练习任务:
**1.** 根据给定文本回答下列问题:
(a) 可以用哪两种方式代替执行RC功能?
(b) 模板文件中 replicas 的值是多少?
(c) kube-controller-manager 启动过程的代码位置是哪个文件?
**2.** 将给定文本中的这句话译成英语:"因此,即使应用只需要一个pod,我们也建议使用ReplicationController。"

给定文本:

ReplicationController简介
ReplicationController(简称RC)是确保用户定义的Pod副本数保持不变。在用户定义范围内,如果pod增多,则ReplicationController会终止额外的pod,如果减少,RC会创建新的pod,始终保持在定义范围。例如,RC会在Pod维护(例如内核升级)后在节点上重新创建新Pod。ReplicationController会替换由于某些原因而被删除或终止的pod,例如在节点故障或中断节点维护(例如内核升级)的情况下。因此,即使应用只需要一个pod,我们也建议使用ReplicationController。RC跨多个Node节点监视多个pod。可以使用ReplicaSet或者Deployment来代替执行RC功能。
创建模板文件如下:
apiVersion: v1
kind: ReplicationController
metadata:
name: nginx
spec:
replicas: 3
selector:
app: nginx
template:
metadata:
name: nginx
labels:
app: nginx
spec:
containers:
- name: nginx
image: nginx
ports:
- containerPort: 80
HPA策略通过计算集群目标值改变Spec.replicas属性来改变集群数量值,因此研究一下RC是如何保证集群数量与Spec.replicas属性值保持一致的。
kube-controller-manager启动过程
代码位置:kubernetes/cmd/kube-controller-manager/controller-manager.go
command := app.NewControllerManagerCommand()
配置默认的Controller以及禁用的Controller
c, err := s.Config(KnownControllers(), ControllersDisabledByDefault.List())
func KnownControllers() []string {
ret := sets.StringKeySet(NewControllerInitializers(IncludeCloudLoops))
Controller初始化方法 可知加入replicationcontroller
// NewControllerInitializers is a public map of named controller groups (you can start more than one in an init func)
// paired to their InitFunc. This allows for structured downstream composition and subdivision.

资料摘录:

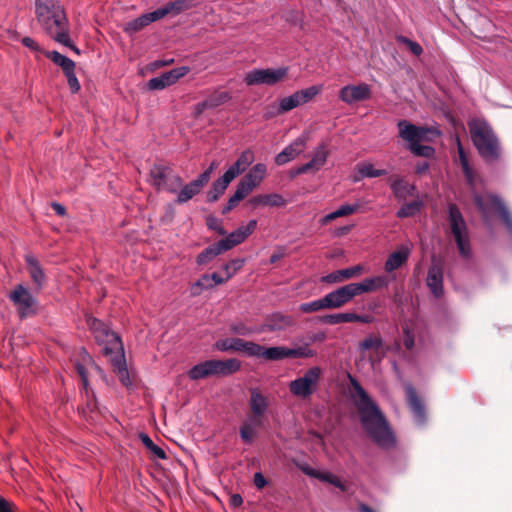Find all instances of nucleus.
<instances>
[{"mask_svg": "<svg viewBox=\"0 0 512 512\" xmlns=\"http://www.w3.org/2000/svg\"><path fill=\"white\" fill-rule=\"evenodd\" d=\"M360 422L369 438L380 448L390 449L395 445V436L378 405L361 386L358 380L349 375Z\"/></svg>", "mask_w": 512, "mask_h": 512, "instance_id": "nucleus-1", "label": "nucleus"}, {"mask_svg": "<svg viewBox=\"0 0 512 512\" xmlns=\"http://www.w3.org/2000/svg\"><path fill=\"white\" fill-rule=\"evenodd\" d=\"M471 140L479 155L487 163H494L501 157V144L491 125L482 119H473L468 124Z\"/></svg>", "mask_w": 512, "mask_h": 512, "instance_id": "nucleus-2", "label": "nucleus"}, {"mask_svg": "<svg viewBox=\"0 0 512 512\" xmlns=\"http://www.w3.org/2000/svg\"><path fill=\"white\" fill-rule=\"evenodd\" d=\"M36 19L46 33L53 39L69 23L59 0H35Z\"/></svg>", "mask_w": 512, "mask_h": 512, "instance_id": "nucleus-3", "label": "nucleus"}, {"mask_svg": "<svg viewBox=\"0 0 512 512\" xmlns=\"http://www.w3.org/2000/svg\"><path fill=\"white\" fill-rule=\"evenodd\" d=\"M448 223L459 253L462 257L468 258L471 255V246L466 221L454 203L448 205Z\"/></svg>", "mask_w": 512, "mask_h": 512, "instance_id": "nucleus-4", "label": "nucleus"}, {"mask_svg": "<svg viewBox=\"0 0 512 512\" xmlns=\"http://www.w3.org/2000/svg\"><path fill=\"white\" fill-rule=\"evenodd\" d=\"M149 182L158 191L176 193L182 186L183 180L170 166L155 164L149 172Z\"/></svg>", "mask_w": 512, "mask_h": 512, "instance_id": "nucleus-5", "label": "nucleus"}, {"mask_svg": "<svg viewBox=\"0 0 512 512\" xmlns=\"http://www.w3.org/2000/svg\"><path fill=\"white\" fill-rule=\"evenodd\" d=\"M473 200L483 216H486L490 211L496 212L507 230L512 234V215L499 196L494 194L482 196L476 193Z\"/></svg>", "mask_w": 512, "mask_h": 512, "instance_id": "nucleus-6", "label": "nucleus"}, {"mask_svg": "<svg viewBox=\"0 0 512 512\" xmlns=\"http://www.w3.org/2000/svg\"><path fill=\"white\" fill-rule=\"evenodd\" d=\"M10 301L17 309L21 319H25L37 314L38 302L31 292L22 284H18L9 295Z\"/></svg>", "mask_w": 512, "mask_h": 512, "instance_id": "nucleus-7", "label": "nucleus"}, {"mask_svg": "<svg viewBox=\"0 0 512 512\" xmlns=\"http://www.w3.org/2000/svg\"><path fill=\"white\" fill-rule=\"evenodd\" d=\"M87 323L95 339L100 343L106 344L104 348L106 354L123 349L120 337L115 332L111 331L104 322L97 318L90 317Z\"/></svg>", "mask_w": 512, "mask_h": 512, "instance_id": "nucleus-8", "label": "nucleus"}, {"mask_svg": "<svg viewBox=\"0 0 512 512\" xmlns=\"http://www.w3.org/2000/svg\"><path fill=\"white\" fill-rule=\"evenodd\" d=\"M321 373V368L317 366L309 368L302 377L290 382V392L297 397H310L321 377Z\"/></svg>", "mask_w": 512, "mask_h": 512, "instance_id": "nucleus-9", "label": "nucleus"}, {"mask_svg": "<svg viewBox=\"0 0 512 512\" xmlns=\"http://www.w3.org/2000/svg\"><path fill=\"white\" fill-rule=\"evenodd\" d=\"M288 75L287 67L277 69H253L245 76V82L248 86L254 85H275L286 78Z\"/></svg>", "mask_w": 512, "mask_h": 512, "instance_id": "nucleus-10", "label": "nucleus"}, {"mask_svg": "<svg viewBox=\"0 0 512 512\" xmlns=\"http://www.w3.org/2000/svg\"><path fill=\"white\" fill-rule=\"evenodd\" d=\"M266 420L267 416H257L252 413H247L239 429L241 440L246 444H252L258 436V430L265 426Z\"/></svg>", "mask_w": 512, "mask_h": 512, "instance_id": "nucleus-11", "label": "nucleus"}, {"mask_svg": "<svg viewBox=\"0 0 512 512\" xmlns=\"http://www.w3.org/2000/svg\"><path fill=\"white\" fill-rule=\"evenodd\" d=\"M190 71L188 66L174 68L168 72L162 73L158 77L151 78L147 86L150 90H162L176 83L180 78L187 75Z\"/></svg>", "mask_w": 512, "mask_h": 512, "instance_id": "nucleus-12", "label": "nucleus"}, {"mask_svg": "<svg viewBox=\"0 0 512 512\" xmlns=\"http://www.w3.org/2000/svg\"><path fill=\"white\" fill-rule=\"evenodd\" d=\"M257 227L256 220H250L246 226H241L224 239L219 240L220 246L225 250L229 251L235 246L241 244L245 239L251 235Z\"/></svg>", "mask_w": 512, "mask_h": 512, "instance_id": "nucleus-13", "label": "nucleus"}, {"mask_svg": "<svg viewBox=\"0 0 512 512\" xmlns=\"http://www.w3.org/2000/svg\"><path fill=\"white\" fill-rule=\"evenodd\" d=\"M426 282L436 298L443 295V265L441 260L435 257L432 258Z\"/></svg>", "mask_w": 512, "mask_h": 512, "instance_id": "nucleus-14", "label": "nucleus"}, {"mask_svg": "<svg viewBox=\"0 0 512 512\" xmlns=\"http://www.w3.org/2000/svg\"><path fill=\"white\" fill-rule=\"evenodd\" d=\"M371 90L368 84L361 83L358 85H346L341 88L339 98L346 104H353L369 99Z\"/></svg>", "mask_w": 512, "mask_h": 512, "instance_id": "nucleus-15", "label": "nucleus"}, {"mask_svg": "<svg viewBox=\"0 0 512 512\" xmlns=\"http://www.w3.org/2000/svg\"><path fill=\"white\" fill-rule=\"evenodd\" d=\"M407 404L413 414L418 425H424L426 422V409L419 398L416 389L411 384L405 385Z\"/></svg>", "mask_w": 512, "mask_h": 512, "instance_id": "nucleus-16", "label": "nucleus"}, {"mask_svg": "<svg viewBox=\"0 0 512 512\" xmlns=\"http://www.w3.org/2000/svg\"><path fill=\"white\" fill-rule=\"evenodd\" d=\"M397 126L399 129V136L403 140L407 141L409 145L426 140L429 132V129L416 126L407 120H400Z\"/></svg>", "mask_w": 512, "mask_h": 512, "instance_id": "nucleus-17", "label": "nucleus"}, {"mask_svg": "<svg viewBox=\"0 0 512 512\" xmlns=\"http://www.w3.org/2000/svg\"><path fill=\"white\" fill-rule=\"evenodd\" d=\"M354 297L349 283L326 294L325 302L327 303L328 309H338L351 302Z\"/></svg>", "mask_w": 512, "mask_h": 512, "instance_id": "nucleus-18", "label": "nucleus"}, {"mask_svg": "<svg viewBox=\"0 0 512 512\" xmlns=\"http://www.w3.org/2000/svg\"><path fill=\"white\" fill-rule=\"evenodd\" d=\"M212 376L226 377L238 372L241 368V361L236 358L211 359L209 360Z\"/></svg>", "mask_w": 512, "mask_h": 512, "instance_id": "nucleus-19", "label": "nucleus"}, {"mask_svg": "<svg viewBox=\"0 0 512 512\" xmlns=\"http://www.w3.org/2000/svg\"><path fill=\"white\" fill-rule=\"evenodd\" d=\"M250 398L248 400V413L257 416H267L270 406L269 398L264 395L259 388H251L249 390Z\"/></svg>", "mask_w": 512, "mask_h": 512, "instance_id": "nucleus-20", "label": "nucleus"}, {"mask_svg": "<svg viewBox=\"0 0 512 512\" xmlns=\"http://www.w3.org/2000/svg\"><path fill=\"white\" fill-rule=\"evenodd\" d=\"M307 137L302 135L294 140L290 145L285 147L277 156L275 157V162L277 165L281 166L289 161L295 159L299 154H301L306 146Z\"/></svg>", "mask_w": 512, "mask_h": 512, "instance_id": "nucleus-21", "label": "nucleus"}, {"mask_svg": "<svg viewBox=\"0 0 512 512\" xmlns=\"http://www.w3.org/2000/svg\"><path fill=\"white\" fill-rule=\"evenodd\" d=\"M389 284V280L386 276H377L373 278H365L360 283H350L354 296L361 295L363 293H368L380 289L382 287H387Z\"/></svg>", "mask_w": 512, "mask_h": 512, "instance_id": "nucleus-22", "label": "nucleus"}, {"mask_svg": "<svg viewBox=\"0 0 512 512\" xmlns=\"http://www.w3.org/2000/svg\"><path fill=\"white\" fill-rule=\"evenodd\" d=\"M383 346V340L380 337V335L371 334L359 343L358 348L362 352L367 350L374 351V354L369 359L370 362L373 364L375 361H381V359L385 356Z\"/></svg>", "mask_w": 512, "mask_h": 512, "instance_id": "nucleus-23", "label": "nucleus"}, {"mask_svg": "<svg viewBox=\"0 0 512 512\" xmlns=\"http://www.w3.org/2000/svg\"><path fill=\"white\" fill-rule=\"evenodd\" d=\"M27 264V271L36 287V290H41L46 284V276L36 257L31 254L25 256Z\"/></svg>", "mask_w": 512, "mask_h": 512, "instance_id": "nucleus-24", "label": "nucleus"}, {"mask_svg": "<svg viewBox=\"0 0 512 512\" xmlns=\"http://www.w3.org/2000/svg\"><path fill=\"white\" fill-rule=\"evenodd\" d=\"M253 161V152L251 150H245L224 174L233 181L237 176L242 174Z\"/></svg>", "mask_w": 512, "mask_h": 512, "instance_id": "nucleus-25", "label": "nucleus"}, {"mask_svg": "<svg viewBox=\"0 0 512 512\" xmlns=\"http://www.w3.org/2000/svg\"><path fill=\"white\" fill-rule=\"evenodd\" d=\"M206 186L202 180H200L198 177L191 181L190 183L186 185H182L180 189L176 192L177 193V199L176 202L178 204H183L191 200L194 196L199 194L201 190Z\"/></svg>", "mask_w": 512, "mask_h": 512, "instance_id": "nucleus-26", "label": "nucleus"}, {"mask_svg": "<svg viewBox=\"0 0 512 512\" xmlns=\"http://www.w3.org/2000/svg\"><path fill=\"white\" fill-rule=\"evenodd\" d=\"M363 271L361 265H356L350 268L334 271L326 276H323L321 281L325 283H340L342 281L357 277Z\"/></svg>", "mask_w": 512, "mask_h": 512, "instance_id": "nucleus-27", "label": "nucleus"}, {"mask_svg": "<svg viewBox=\"0 0 512 512\" xmlns=\"http://www.w3.org/2000/svg\"><path fill=\"white\" fill-rule=\"evenodd\" d=\"M390 187L395 198L398 200H404L409 196H414L416 193V187L405 181L402 177L394 178L390 183Z\"/></svg>", "mask_w": 512, "mask_h": 512, "instance_id": "nucleus-28", "label": "nucleus"}, {"mask_svg": "<svg viewBox=\"0 0 512 512\" xmlns=\"http://www.w3.org/2000/svg\"><path fill=\"white\" fill-rule=\"evenodd\" d=\"M249 204L254 208L258 206L281 207L285 205V199L276 193L262 194L252 197Z\"/></svg>", "mask_w": 512, "mask_h": 512, "instance_id": "nucleus-29", "label": "nucleus"}, {"mask_svg": "<svg viewBox=\"0 0 512 512\" xmlns=\"http://www.w3.org/2000/svg\"><path fill=\"white\" fill-rule=\"evenodd\" d=\"M294 322L291 316L274 313L266 320V327L270 331H280L294 325Z\"/></svg>", "mask_w": 512, "mask_h": 512, "instance_id": "nucleus-30", "label": "nucleus"}, {"mask_svg": "<svg viewBox=\"0 0 512 512\" xmlns=\"http://www.w3.org/2000/svg\"><path fill=\"white\" fill-rule=\"evenodd\" d=\"M232 180L225 174L213 182L211 189L207 192V202H216L226 191Z\"/></svg>", "mask_w": 512, "mask_h": 512, "instance_id": "nucleus-31", "label": "nucleus"}, {"mask_svg": "<svg viewBox=\"0 0 512 512\" xmlns=\"http://www.w3.org/2000/svg\"><path fill=\"white\" fill-rule=\"evenodd\" d=\"M408 257L409 250L407 248H402L391 253L385 262V271L390 273L397 270L408 260Z\"/></svg>", "mask_w": 512, "mask_h": 512, "instance_id": "nucleus-32", "label": "nucleus"}, {"mask_svg": "<svg viewBox=\"0 0 512 512\" xmlns=\"http://www.w3.org/2000/svg\"><path fill=\"white\" fill-rule=\"evenodd\" d=\"M356 169L358 172V176L354 177V181H360L362 178H375L384 176L387 174V171L384 169H375L371 163L361 162L356 165Z\"/></svg>", "mask_w": 512, "mask_h": 512, "instance_id": "nucleus-33", "label": "nucleus"}, {"mask_svg": "<svg viewBox=\"0 0 512 512\" xmlns=\"http://www.w3.org/2000/svg\"><path fill=\"white\" fill-rule=\"evenodd\" d=\"M45 56L49 58L55 65L61 67L63 73L75 69V62L57 51H43Z\"/></svg>", "mask_w": 512, "mask_h": 512, "instance_id": "nucleus-34", "label": "nucleus"}, {"mask_svg": "<svg viewBox=\"0 0 512 512\" xmlns=\"http://www.w3.org/2000/svg\"><path fill=\"white\" fill-rule=\"evenodd\" d=\"M226 252L221 246L220 242L214 243L207 248H205L198 256H197V264L205 265L211 262L218 255Z\"/></svg>", "mask_w": 512, "mask_h": 512, "instance_id": "nucleus-35", "label": "nucleus"}, {"mask_svg": "<svg viewBox=\"0 0 512 512\" xmlns=\"http://www.w3.org/2000/svg\"><path fill=\"white\" fill-rule=\"evenodd\" d=\"M266 360L279 361L287 358V347L275 346V347H264L261 346L260 356Z\"/></svg>", "mask_w": 512, "mask_h": 512, "instance_id": "nucleus-36", "label": "nucleus"}, {"mask_svg": "<svg viewBox=\"0 0 512 512\" xmlns=\"http://www.w3.org/2000/svg\"><path fill=\"white\" fill-rule=\"evenodd\" d=\"M328 150L324 144H320L314 151L312 159L307 162L310 168L314 171H318L327 161Z\"/></svg>", "mask_w": 512, "mask_h": 512, "instance_id": "nucleus-37", "label": "nucleus"}, {"mask_svg": "<svg viewBox=\"0 0 512 512\" xmlns=\"http://www.w3.org/2000/svg\"><path fill=\"white\" fill-rule=\"evenodd\" d=\"M211 376H212V373H211V367H210L209 360H206L204 362H201V363L193 366L188 371V377L191 380H200V379H204V378L211 377Z\"/></svg>", "mask_w": 512, "mask_h": 512, "instance_id": "nucleus-38", "label": "nucleus"}, {"mask_svg": "<svg viewBox=\"0 0 512 512\" xmlns=\"http://www.w3.org/2000/svg\"><path fill=\"white\" fill-rule=\"evenodd\" d=\"M265 174L266 166L262 163H258L251 168V170L244 176V178L246 181L254 183V186L257 187L262 182Z\"/></svg>", "mask_w": 512, "mask_h": 512, "instance_id": "nucleus-39", "label": "nucleus"}, {"mask_svg": "<svg viewBox=\"0 0 512 512\" xmlns=\"http://www.w3.org/2000/svg\"><path fill=\"white\" fill-rule=\"evenodd\" d=\"M423 206L422 201L420 200H414L412 202L404 204L398 211H397V217L398 218H407L412 217L416 215L421 207Z\"/></svg>", "mask_w": 512, "mask_h": 512, "instance_id": "nucleus-40", "label": "nucleus"}, {"mask_svg": "<svg viewBox=\"0 0 512 512\" xmlns=\"http://www.w3.org/2000/svg\"><path fill=\"white\" fill-rule=\"evenodd\" d=\"M240 338H226L218 340L214 344V348L222 352H238Z\"/></svg>", "mask_w": 512, "mask_h": 512, "instance_id": "nucleus-41", "label": "nucleus"}, {"mask_svg": "<svg viewBox=\"0 0 512 512\" xmlns=\"http://www.w3.org/2000/svg\"><path fill=\"white\" fill-rule=\"evenodd\" d=\"M316 355V351L311 349L308 344L297 348L287 347V358H311Z\"/></svg>", "mask_w": 512, "mask_h": 512, "instance_id": "nucleus-42", "label": "nucleus"}, {"mask_svg": "<svg viewBox=\"0 0 512 512\" xmlns=\"http://www.w3.org/2000/svg\"><path fill=\"white\" fill-rule=\"evenodd\" d=\"M195 0H175L166 4L169 14H180L194 7Z\"/></svg>", "mask_w": 512, "mask_h": 512, "instance_id": "nucleus-43", "label": "nucleus"}, {"mask_svg": "<svg viewBox=\"0 0 512 512\" xmlns=\"http://www.w3.org/2000/svg\"><path fill=\"white\" fill-rule=\"evenodd\" d=\"M261 351V345L252 341H246L240 338L238 352L244 353L250 357H259Z\"/></svg>", "mask_w": 512, "mask_h": 512, "instance_id": "nucleus-44", "label": "nucleus"}, {"mask_svg": "<svg viewBox=\"0 0 512 512\" xmlns=\"http://www.w3.org/2000/svg\"><path fill=\"white\" fill-rule=\"evenodd\" d=\"M139 438L142 441V443L144 444V446L151 453H153L155 455V457H157L159 459H166L167 458V455H166L165 451L162 448H160L159 446H157L156 444H154L152 439L147 434L140 433L139 434Z\"/></svg>", "mask_w": 512, "mask_h": 512, "instance_id": "nucleus-45", "label": "nucleus"}, {"mask_svg": "<svg viewBox=\"0 0 512 512\" xmlns=\"http://www.w3.org/2000/svg\"><path fill=\"white\" fill-rule=\"evenodd\" d=\"M299 309L303 313H313V312H318L320 310L328 309V306H327V303L325 302V296H324L320 299H317V300H314L311 302L302 303L299 306Z\"/></svg>", "mask_w": 512, "mask_h": 512, "instance_id": "nucleus-46", "label": "nucleus"}, {"mask_svg": "<svg viewBox=\"0 0 512 512\" xmlns=\"http://www.w3.org/2000/svg\"><path fill=\"white\" fill-rule=\"evenodd\" d=\"M114 367L116 370V373L118 375L119 381L125 386L130 387L132 385V382L129 377V372L126 367V363L123 360H117L114 362Z\"/></svg>", "mask_w": 512, "mask_h": 512, "instance_id": "nucleus-47", "label": "nucleus"}, {"mask_svg": "<svg viewBox=\"0 0 512 512\" xmlns=\"http://www.w3.org/2000/svg\"><path fill=\"white\" fill-rule=\"evenodd\" d=\"M410 151L419 157L431 158L435 153V149L428 145H421L420 142L409 145Z\"/></svg>", "mask_w": 512, "mask_h": 512, "instance_id": "nucleus-48", "label": "nucleus"}, {"mask_svg": "<svg viewBox=\"0 0 512 512\" xmlns=\"http://www.w3.org/2000/svg\"><path fill=\"white\" fill-rule=\"evenodd\" d=\"M230 99V95L225 91H215L208 98V105H210L211 109L216 108L224 103H226Z\"/></svg>", "mask_w": 512, "mask_h": 512, "instance_id": "nucleus-49", "label": "nucleus"}, {"mask_svg": "<svg viewBox=\"0 0 512 512\" xmlns=\"http://www.w3.org/2000/svg\"><path fill=\"white\" fill-rule=\"evenodd\" d=\"M300 105H301V103H300L296 93H293L292 95L281 99L280 104H279V112L280 113L288 112Z\"/></svg>", "mask_w": 512, "mask_h": 512, "instance_id": "nucleus-50", "label": "nucleus"}, {"mask_svg": "<svg viewBox=\"0 0 512 512\" xmlns=\"http://www.w3.org/2000/svg\"><path fill=\"white\" fill-rule=\"evenodd\" d=\"M321 91V87L311 86L309 88L300 90L295 92L301 105L312 100L319 92Z\"/></svg>", "mask_w": 512, "mask_h": 512, "instance_id": "nucleus-51", "label": "nucleus"}, {"mask_svg": "<svg viewBox=\"0 0 512 512\" xmlns=\"http://www.w3.org/2000/svg\"><path fill=\"white\" fill-rule=\"evenodd\" d=\"M214 287L209 274L203 275L192 287V294L199 295L202 290H208Z\"/></svg>", "mask_w": 512, "mask_h": 512, "instance_id": "nucleus-52", "label": "nucleus"}, {"mask_svg": "<svg viewBox=\"0 0 512 512\" xmlns=\"http://www.w3.org/2000/svg\"><path fill=\"white\" fill-rule=\"evenodd\" d=\"M84 396L86 398V404L84 407H82L80 410L83 413L84 416L87 415V413H94L98 411V405L97 400L94 391L89 387V397H87L86 393L84 392Z\"/></svg>", "mask_w": 512, "mask_h": 512, "instance_id": "nucleus-53", "label": "nucleus"}, {"mask_svg": "<svg viewBox=\"0 0 512 512\" xmlns=\"http://www.w3.org/2000/svg\"><path fill=\"white\" fill-rule=\"evenodd\" d=\"M149 24H150V22H149L147 14H143L140 17L130 21L127 24L126 30L129 32H132V33H136L138 31L142 30L144 27H146Z\"/></svg>", "mask_w": 512, "mask_h": 512, "instance_id": "nucleus-54", "label": "nucleus"}, {"mask_svg": "<svg viewBox=\"0 0 512 512\" xmlns=\"http://www.w3.org/2000/svg\"><path fill=\"white\" fill-rule=\"evenodd\" d=\"M56 42L61 43L65 45L66 47H69L73 52L76 54H80V50L77 46H75L69 35V27H67L65 30H63L61 33H57V36L53 38Z\"/></svg>", "mask_w": 512, "mask_h": 512, "instance_id": "nucleus-55", "label": "nucleus"}, {"mask_svg": "<svg viewBox=\"0 0 512 512\" xmlns=\"http://www.w3.org/2000/svg\"><path fill=\"white\" fill-rule=\"evenodd\" d=\"M243 264H244V260L243 259H233V260L225 263L222 266V269L225 272L227 278L230 279L231 277H233V275L237 271H239L243 267Z\"/></svg>", "mask_w": 512, "mask_h": 512, "instance_id": "nucleus-56", "label": "nucleus"}, {"mask_svg": "<svg viewBox=\"0 0 512 512\" xmlns=\"http://www.w3.org/2000/svg\"><path fill=\"white\" fill-rule=\"evenodd\" d=\"M318 480L327 482L339 488L341 491H346V486L342 483V481L330 472H320Z\"/></svg>", "mask_w": 512, "mask_h": 512, "instance_id": "nucleus-57", "label": "nucleus"}, {"mask_svg": "<svg viewBox=\"0 0 512 512\" xmlns=\"http://www.w3.org/2000/svg\"><path fill=\"white\" fill-rule=\"evenodd\" d=\"M254 188V183L246 181V179L243 177L238 183L235 193L244 199L253 191Z\"/></svg>", "mask_w": 512, "mask_h": 512, "instance_id": "nucleus-58", "label": "nucleus"}, {"mask_svg": "<svg viewBox=\"0 0 512 512\" xmlns=\"http://www.w3.org/2000/svg\"><path fill=\"white\" fill-rule=\"evenodd\" d=\"M206 225L210 230L217 232L219 235L225 236L227 231L221 225V221L213 215L206 217Z\"/></svg>", "mask_w": 512, "mask_h": 512, "instance_id": "nucleus-59", "label": "nucleus"}, {"mask_svg": "<svg viewBox=\"0 0 512 512\" xmlns=\"http://www.w3.org/2000/svg\"><path fill=\"white\" fill-rule=\"evenodd\" d=\"M360 208H361L360 203L344 204V205L340 206L335 212L337 214V217L339 218V217L351 215V214L357 212Z\"/></svg>", "mask_w": 512, "mask_h": 512, "instance_id": "nucleus-60", "label": "nucleus"}, {"mask_svg": "<svg viewBox=\"0 0 512 512\" xmlns=\"http://www.w3.org/2000/svg\"><path fill=\"white\" fill-rule=\"evenodd\" d=\"M75 369H76L77 373L79 374V376L81 377V383H82L83 390H85L87 397H89V381H88L86 368L82 363L77 362L75 365Z\"/></svg>", "mask_w": 512, "mask_h": 512, "instance_id": "nucleus-61", "label": "nucleus"}, {"mask_svg": "<svg viewBox=\"0 0 512 512\" xmlns=\"http://www.w3.org/2000/svg\"><path fill=\"white\" fill-rule=\"evenodd\" d=\"M64 74L67 78V83H68V86H69L71 92L77 93L80 90L81 86H80V83L75 75V69H72Z\"/></svg>", "mask_w": 512, "mask_h": 512, "instance_id": "nucleus-62", "label": "nucleus"}, {"mask_svg": "<svg viewBox=\"0 0 512 512\" xmlns=\"http://www.w3.org/2000/svg\"><path fill=\"white\" fill-rule=\"evenodd\" d=\"M229 329L231 333L241 336H248L253 332L250 327L241 322L232 324Z\"/></svg>", "mask_w": 512, "mask_h": 512, "instance_id": "nucleus-63", "label": "nucleus"}, {"mask_svg": "<svg viewBox=\"0 0 512 512\" xmlns=\"http://www.w3.org/2000/svg\"><path fill=\"white\" fill-rule=\"evenodd\" d=\"M146 14L148 16L149 22L152 23L154 21L164 18L165 16H167L169 14V12L165 5L161 8L154 10L153 12L146 13Z\"/></svg>", "mask_w": 512, "mask_h": 512, "instance_id": "nucleus-64", "label": "nucleus"}]
</instances>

参考答案:
**1.**
(a) ReplicaSet或者Deployment。
(b) 3。
(c) kubernetes/cmd/kube-controller-manager/controller-manager.go。

**2.** Therefore, even if an application needs only one pod, we recommend using a ReplicationController.